If you played a sport, or played an instrument, or  created art while you were growing up, think back about your own experience “in the zone.” If you have ever done yoga, you were likely in the zone during class.

Professor Mihalyi Czikszentmihalyi (pronounced `Me-hi Chicksent-me-hiee’) introduced the concept of flow (in the zone) in the 70s and wrote many books on the subject including a book titled: Flow: The Psychology of Optimal Experience. Dr. Czikszentmihalyi sought to explain what makes some experiences enjoyable and others not and what makes some people enjoy activities and others not.

He defined “flow” as: “the state in which people are so involved in an activity that nothing else seems to matter; the experience itself is so enjoyable that people will do it even at great cost for the sheer sake of doing it.”  Czikszentmihalyi interviewed more than 100,000 people over many years and came up with several key states or elements that enable people to experience “flow.” Those elements include:

  1. Clear goals with immediate feedback
  2. Balance between challenges and skills-If it is too easy it is boring. If it is too difficult it is frustrating.
  3. Action and awareness merge-When there is a balance between the challenges of the activity and our skills, we must focus on the activity.
  4. Concentration on task without being distracted-This is closely aligned with the merging of action and awareness.
  5. Sense of control
  6. Loss of self consciousness-focus is on the activity not on anyone’s evaluation of your performance.
  7. Altered sense of time-In large part because doing the activity is so enjoyable people lose track of time.
  8. Autotelic experience-auto (self), telic (goal). Motivation is from the self rather than from external sources administered as rewards and punishment.

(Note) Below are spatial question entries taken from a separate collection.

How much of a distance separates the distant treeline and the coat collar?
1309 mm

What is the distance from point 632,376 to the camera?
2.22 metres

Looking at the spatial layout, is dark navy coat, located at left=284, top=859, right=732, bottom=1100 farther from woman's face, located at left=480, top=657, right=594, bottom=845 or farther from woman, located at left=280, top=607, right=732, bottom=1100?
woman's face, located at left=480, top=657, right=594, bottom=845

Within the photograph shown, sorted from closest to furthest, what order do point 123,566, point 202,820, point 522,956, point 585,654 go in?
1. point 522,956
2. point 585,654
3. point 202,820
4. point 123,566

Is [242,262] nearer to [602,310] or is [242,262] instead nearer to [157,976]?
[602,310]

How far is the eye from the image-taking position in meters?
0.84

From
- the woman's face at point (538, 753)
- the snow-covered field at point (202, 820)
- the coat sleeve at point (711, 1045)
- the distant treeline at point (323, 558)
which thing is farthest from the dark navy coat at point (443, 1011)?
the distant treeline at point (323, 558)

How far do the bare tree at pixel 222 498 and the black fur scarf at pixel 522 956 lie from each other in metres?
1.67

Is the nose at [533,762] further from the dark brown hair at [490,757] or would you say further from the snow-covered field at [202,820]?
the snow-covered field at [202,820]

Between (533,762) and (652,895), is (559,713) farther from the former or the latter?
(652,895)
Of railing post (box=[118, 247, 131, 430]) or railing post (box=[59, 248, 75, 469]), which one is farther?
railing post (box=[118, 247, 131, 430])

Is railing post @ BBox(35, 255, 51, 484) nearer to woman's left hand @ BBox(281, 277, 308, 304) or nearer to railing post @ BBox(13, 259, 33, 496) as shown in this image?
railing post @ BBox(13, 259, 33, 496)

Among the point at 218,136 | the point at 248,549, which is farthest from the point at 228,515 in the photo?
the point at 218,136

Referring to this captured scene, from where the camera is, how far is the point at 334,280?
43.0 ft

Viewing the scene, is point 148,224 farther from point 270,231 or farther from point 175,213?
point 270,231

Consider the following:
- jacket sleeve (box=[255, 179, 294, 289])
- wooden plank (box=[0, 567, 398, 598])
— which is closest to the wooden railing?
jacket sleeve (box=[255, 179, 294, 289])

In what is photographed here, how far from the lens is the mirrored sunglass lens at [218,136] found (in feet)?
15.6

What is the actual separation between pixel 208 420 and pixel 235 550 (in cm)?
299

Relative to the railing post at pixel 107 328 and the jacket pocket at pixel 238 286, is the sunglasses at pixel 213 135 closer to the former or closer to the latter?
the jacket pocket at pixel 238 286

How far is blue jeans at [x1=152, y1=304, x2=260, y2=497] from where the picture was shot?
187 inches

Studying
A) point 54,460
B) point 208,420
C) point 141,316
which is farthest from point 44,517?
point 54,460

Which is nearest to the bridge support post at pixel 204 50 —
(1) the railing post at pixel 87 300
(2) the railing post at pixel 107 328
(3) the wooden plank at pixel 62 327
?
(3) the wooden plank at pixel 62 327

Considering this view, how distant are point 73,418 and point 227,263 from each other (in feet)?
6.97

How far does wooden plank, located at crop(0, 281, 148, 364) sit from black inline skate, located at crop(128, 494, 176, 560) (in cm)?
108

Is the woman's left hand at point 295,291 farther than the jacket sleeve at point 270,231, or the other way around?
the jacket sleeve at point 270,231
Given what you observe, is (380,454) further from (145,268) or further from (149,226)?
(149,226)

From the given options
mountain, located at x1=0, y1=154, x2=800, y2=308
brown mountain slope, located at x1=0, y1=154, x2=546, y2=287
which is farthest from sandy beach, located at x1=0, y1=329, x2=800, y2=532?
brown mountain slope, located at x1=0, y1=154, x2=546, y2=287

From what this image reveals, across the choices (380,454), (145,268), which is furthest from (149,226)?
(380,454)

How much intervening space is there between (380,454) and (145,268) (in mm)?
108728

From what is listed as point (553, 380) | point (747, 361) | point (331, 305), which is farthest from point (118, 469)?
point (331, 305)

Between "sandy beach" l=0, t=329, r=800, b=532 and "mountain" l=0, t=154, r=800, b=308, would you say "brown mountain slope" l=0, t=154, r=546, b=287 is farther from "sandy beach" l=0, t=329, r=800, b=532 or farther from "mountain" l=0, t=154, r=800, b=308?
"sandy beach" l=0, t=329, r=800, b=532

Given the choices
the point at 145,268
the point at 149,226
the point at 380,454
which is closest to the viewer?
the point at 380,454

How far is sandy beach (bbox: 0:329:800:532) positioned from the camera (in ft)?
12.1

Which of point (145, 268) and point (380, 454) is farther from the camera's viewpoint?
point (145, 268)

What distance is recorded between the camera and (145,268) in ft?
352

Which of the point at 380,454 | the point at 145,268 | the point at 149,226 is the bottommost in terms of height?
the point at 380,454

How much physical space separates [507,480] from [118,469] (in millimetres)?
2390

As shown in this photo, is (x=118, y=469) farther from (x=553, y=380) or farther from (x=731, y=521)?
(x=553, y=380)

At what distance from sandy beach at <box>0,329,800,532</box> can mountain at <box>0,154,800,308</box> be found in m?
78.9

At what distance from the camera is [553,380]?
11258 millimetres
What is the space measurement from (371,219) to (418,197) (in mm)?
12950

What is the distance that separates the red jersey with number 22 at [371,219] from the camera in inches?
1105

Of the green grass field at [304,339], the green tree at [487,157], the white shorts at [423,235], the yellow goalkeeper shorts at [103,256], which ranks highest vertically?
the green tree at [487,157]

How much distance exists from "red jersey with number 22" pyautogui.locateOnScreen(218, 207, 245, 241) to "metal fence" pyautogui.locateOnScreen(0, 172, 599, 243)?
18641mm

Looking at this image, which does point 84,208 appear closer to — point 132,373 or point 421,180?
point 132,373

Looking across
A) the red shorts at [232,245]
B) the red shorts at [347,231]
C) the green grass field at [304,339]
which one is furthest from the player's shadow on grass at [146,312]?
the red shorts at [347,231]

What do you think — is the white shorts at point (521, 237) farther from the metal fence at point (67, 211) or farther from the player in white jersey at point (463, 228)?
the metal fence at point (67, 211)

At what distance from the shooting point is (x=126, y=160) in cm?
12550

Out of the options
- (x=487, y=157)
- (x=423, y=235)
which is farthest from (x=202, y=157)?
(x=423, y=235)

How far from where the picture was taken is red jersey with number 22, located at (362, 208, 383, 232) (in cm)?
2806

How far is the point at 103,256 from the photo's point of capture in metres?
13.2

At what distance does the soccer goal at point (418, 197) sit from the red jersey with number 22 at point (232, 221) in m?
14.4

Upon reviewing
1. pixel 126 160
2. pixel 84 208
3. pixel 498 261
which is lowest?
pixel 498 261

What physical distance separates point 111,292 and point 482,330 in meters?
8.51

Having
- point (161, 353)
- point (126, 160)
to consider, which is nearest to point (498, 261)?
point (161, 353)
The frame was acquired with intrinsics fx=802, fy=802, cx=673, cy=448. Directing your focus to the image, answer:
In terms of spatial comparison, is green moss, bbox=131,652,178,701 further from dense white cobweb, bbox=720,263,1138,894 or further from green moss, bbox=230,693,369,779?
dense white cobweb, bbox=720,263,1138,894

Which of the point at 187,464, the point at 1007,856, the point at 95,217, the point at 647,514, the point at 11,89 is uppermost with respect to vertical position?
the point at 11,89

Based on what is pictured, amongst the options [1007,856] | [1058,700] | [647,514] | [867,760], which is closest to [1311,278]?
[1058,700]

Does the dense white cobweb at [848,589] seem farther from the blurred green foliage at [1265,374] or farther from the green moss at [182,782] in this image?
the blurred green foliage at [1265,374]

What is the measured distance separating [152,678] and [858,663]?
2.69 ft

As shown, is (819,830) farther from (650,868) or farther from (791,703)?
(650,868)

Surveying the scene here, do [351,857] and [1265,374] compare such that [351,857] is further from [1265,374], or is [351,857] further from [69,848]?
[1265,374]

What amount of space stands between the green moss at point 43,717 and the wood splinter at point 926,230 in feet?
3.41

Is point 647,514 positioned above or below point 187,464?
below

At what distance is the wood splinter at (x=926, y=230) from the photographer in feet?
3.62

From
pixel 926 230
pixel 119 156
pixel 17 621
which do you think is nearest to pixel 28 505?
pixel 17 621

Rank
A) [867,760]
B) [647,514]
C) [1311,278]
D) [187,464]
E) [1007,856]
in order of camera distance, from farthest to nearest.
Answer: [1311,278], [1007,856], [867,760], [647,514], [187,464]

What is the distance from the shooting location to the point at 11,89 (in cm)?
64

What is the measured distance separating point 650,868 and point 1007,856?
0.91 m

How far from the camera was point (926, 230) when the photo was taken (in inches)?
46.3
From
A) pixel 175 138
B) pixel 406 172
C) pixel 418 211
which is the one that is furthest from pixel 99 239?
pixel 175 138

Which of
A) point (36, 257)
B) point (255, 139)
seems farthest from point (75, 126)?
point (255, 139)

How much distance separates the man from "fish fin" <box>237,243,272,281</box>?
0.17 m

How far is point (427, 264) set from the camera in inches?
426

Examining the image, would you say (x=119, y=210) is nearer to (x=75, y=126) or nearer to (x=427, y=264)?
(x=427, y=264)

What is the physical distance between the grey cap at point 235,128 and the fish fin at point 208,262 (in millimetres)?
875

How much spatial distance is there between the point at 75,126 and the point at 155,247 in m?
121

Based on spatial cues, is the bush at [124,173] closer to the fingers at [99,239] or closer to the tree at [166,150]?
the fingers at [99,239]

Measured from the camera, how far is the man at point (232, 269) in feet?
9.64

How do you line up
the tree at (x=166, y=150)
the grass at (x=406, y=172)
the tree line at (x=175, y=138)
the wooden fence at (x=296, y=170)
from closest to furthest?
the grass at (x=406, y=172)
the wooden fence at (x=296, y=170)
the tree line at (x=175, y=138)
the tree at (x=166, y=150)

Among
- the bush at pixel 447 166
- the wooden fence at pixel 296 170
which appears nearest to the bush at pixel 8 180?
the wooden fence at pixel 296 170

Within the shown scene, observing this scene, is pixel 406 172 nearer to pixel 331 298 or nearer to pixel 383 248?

Dr. Czikszentmihalyi later subdivided these elements into characteristics of flow and conditions of flow. Characteristics of flow refer to what people feel at the time and conditions of flow refer to what the environment must be like to be conducive to flow.

Looking at the list above, the characteristics of flow would include merging of action and awareness, concentration on the task, sense of control, loss of self consciousness, and altered sense of time. The conditions of flow include clear goals with immediate feedback and a balance between challenges and skills.

Are you in the zone when you are practicing law? If not, what could you do to get “in the zone.”